BEGIN READING TEXT

The Evid.Ratio in the output is the BF supporting the hypothesis “there is no difference.” It is well above \(1\), so for Methods A and B the “no difference” account is favored — consistent with the ROPE conclusion.

18.5.2.1 Picturing the Savage–Dickey method

What the Savage–Dickey density ratio does becomes clear when we overlay the prior and the posterior. What it does is simple: for the parameter of interest, it compares the heights of the prior and posterior densities at the value zero. It asks how much the density at zero has decreased (or increased) after seeing the data (posterior) compared with before (prior). If the density at zero has decreased, that is evidence “the effect is non-zero”; if it has increased, evidence “the effect is zero.”

Let us extract the prior and posterior MCMC samples from the brms fit and draw them. Since we placed a normal(0, 50) prior, we overlay that analytic normal directly (for the difference of two effects, because it is the difference of two independent effects, the prior standard deviation becomes \(50\sqrt{2}\)).

dd <- brms::as_draws_df(fit_brms)

# a function to picture the Savage-Dickey method
sd_plot <- function(post, prior_sd, xlim, title) {
  tibble(value = post) |>
    ggplot(aes(value)) +
    # prior (analytic normal)
    stat_function(
      fun = dnorm, args = list(mean = 0, sd = prior_sd),
      aes(color = "Prior"), linewidth = 1
    ) +
    # posterior (density estimated from the MCMC samples)
    geom_density(aes(color = "Posterior"), linewidth = 1) +
    geom_vline(xintercept = 0, linetype = "dashed") +
    coord_cartesian(xlim = xlim) +
    labs(x = title, y = "Density", color = NULL)
}

# Effect of Method A: the density at zero drops sharply = evidence "the effect is non-zero"
sd_plot(dd$b_method1, prior_sd = 50, xlim = c(-12, 12), title = "Effect of Method A")

# A-B difference: density piles up at zero = evidence "the difference is zero"
sd_plot(dd$b_method1 - dd$b_method2,
  prior_sd = 50 * sqrt(2), xlim = c(-12, 12), title = "Difference: Method A vs Method B")

In the first plot, “Effect of Method A,” the posterior forms a ridge clearly to the right of \(0\) against the flat prior. The height of the posterior at zero (the dashed line) is far lower than the prior’s. The ratio of these heights is the BF; because the posterior has all but abandoned zero, the BF is large in favor of “the effect is non-zero.”

The second plot, “Difference: Method A vs Method B,” is the opposite. The posterior ridge sits right on top of \(0\), and its height at zero exceeds the prior’s. Seeing the data has, if anything, increased the density at zero. So this BF points toward supporting “the difference is zero.” The numbers obtained earlier from bayesfactor_parameters and hypothesis correspond to the ratio of heights on the dashed line in these two pictures.

A word of caution about BFs. Binary judgments such as “above \(3\) means there is a difference” can, like \(p\)-values, invite over-interpretation and gaming of the threshold. BFs are also known to vary greatly for the same data depending on the prior, and the choice of prior is debated. For routine models such as the \(t\)-test and ANOVA, the BayesFactor package and JASP(JASP Team 2025), which wraps it in a GUI, compute BFs automatically, so it is worth using them alongside.

END READING TEXT
BEGIN DATASET

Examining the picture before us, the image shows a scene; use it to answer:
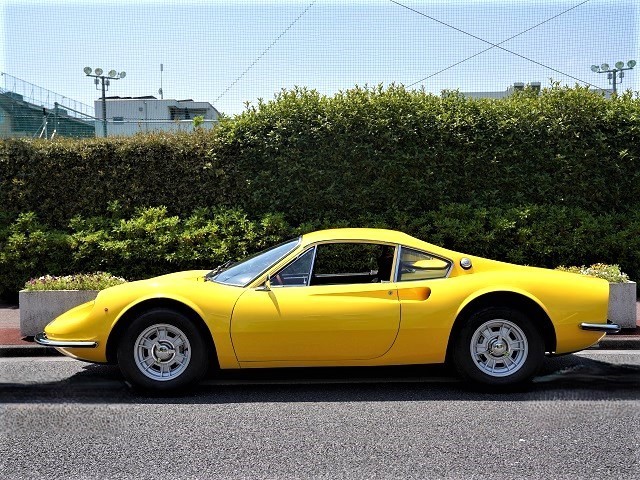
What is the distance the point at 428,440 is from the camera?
4.36 m

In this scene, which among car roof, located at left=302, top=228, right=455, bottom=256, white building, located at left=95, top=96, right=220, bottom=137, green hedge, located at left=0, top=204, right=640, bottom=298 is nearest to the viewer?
car roof, located at left=302, top=228, right=455, bottom=256

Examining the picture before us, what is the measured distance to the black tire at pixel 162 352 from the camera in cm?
543

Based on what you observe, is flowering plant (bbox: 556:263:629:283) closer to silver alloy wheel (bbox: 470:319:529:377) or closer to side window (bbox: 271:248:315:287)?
silver alloy wheel (bbox: 470:319:529:377)

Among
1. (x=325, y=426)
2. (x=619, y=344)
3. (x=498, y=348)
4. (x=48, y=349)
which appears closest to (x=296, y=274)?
(x=325, y=426)

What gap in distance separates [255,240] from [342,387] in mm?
4419

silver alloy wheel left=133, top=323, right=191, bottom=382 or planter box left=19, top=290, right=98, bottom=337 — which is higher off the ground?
planter box left=19, top=290, right=98, bottom=337

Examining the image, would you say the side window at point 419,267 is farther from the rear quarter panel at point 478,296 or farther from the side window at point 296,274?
the side window at point 296,274

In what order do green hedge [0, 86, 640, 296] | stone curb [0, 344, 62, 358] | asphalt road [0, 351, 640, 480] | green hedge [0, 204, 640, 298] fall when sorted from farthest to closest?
green hedge [0, 86, 640, 296] < green hedge [0, 204, 640, 298] < stone curb [0, 344, 62, 358] < asphalt road [0, 351, 640, 480]

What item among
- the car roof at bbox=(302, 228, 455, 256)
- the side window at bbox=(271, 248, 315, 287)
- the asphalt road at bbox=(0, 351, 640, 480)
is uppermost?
the car roof at bbox=(302, 228, 455, 256)

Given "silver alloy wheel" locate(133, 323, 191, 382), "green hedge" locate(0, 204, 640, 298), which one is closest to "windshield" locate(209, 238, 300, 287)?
"silver alloy wheel" locate(133, 323, 191, 382)

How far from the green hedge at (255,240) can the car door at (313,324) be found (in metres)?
4.25

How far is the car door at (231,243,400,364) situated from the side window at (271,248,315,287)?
0.10 m

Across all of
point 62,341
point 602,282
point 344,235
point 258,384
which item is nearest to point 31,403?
point 62,341

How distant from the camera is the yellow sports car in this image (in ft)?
17.8
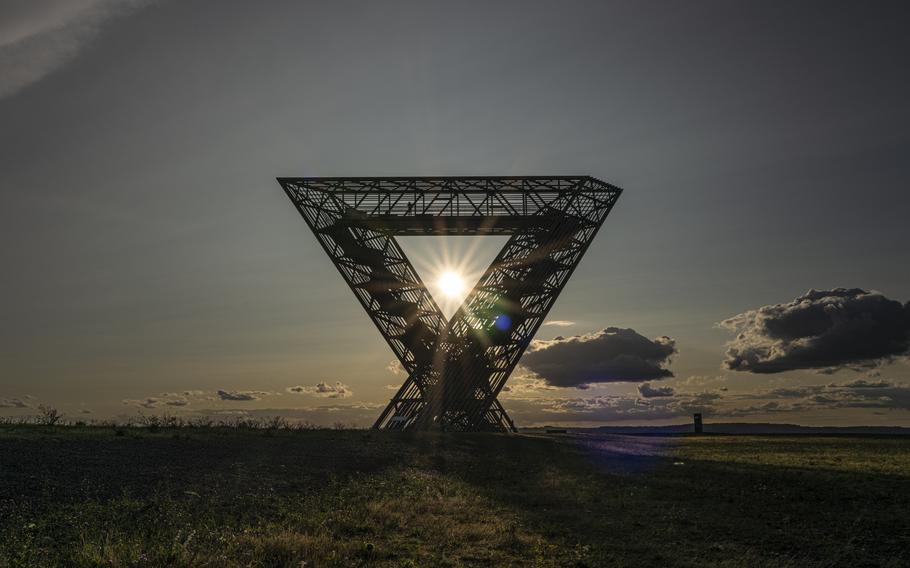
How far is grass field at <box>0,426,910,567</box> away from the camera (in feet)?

END DATASET

## [WHAT TO WORK ON]
From the Savage–Dickey text, write out the passage between "The Evid.Ratio in" and "the ROPE conclusion.", inclusive.

## [RESPONSE TO THE EXERCISE]
The Evid.Ratio in the output is the BF supporting the hypothesis “there is no difference.” It is well above \(1\), so for Methods A and B the “no difference” account is favored — consistent with the ROPE conclusion.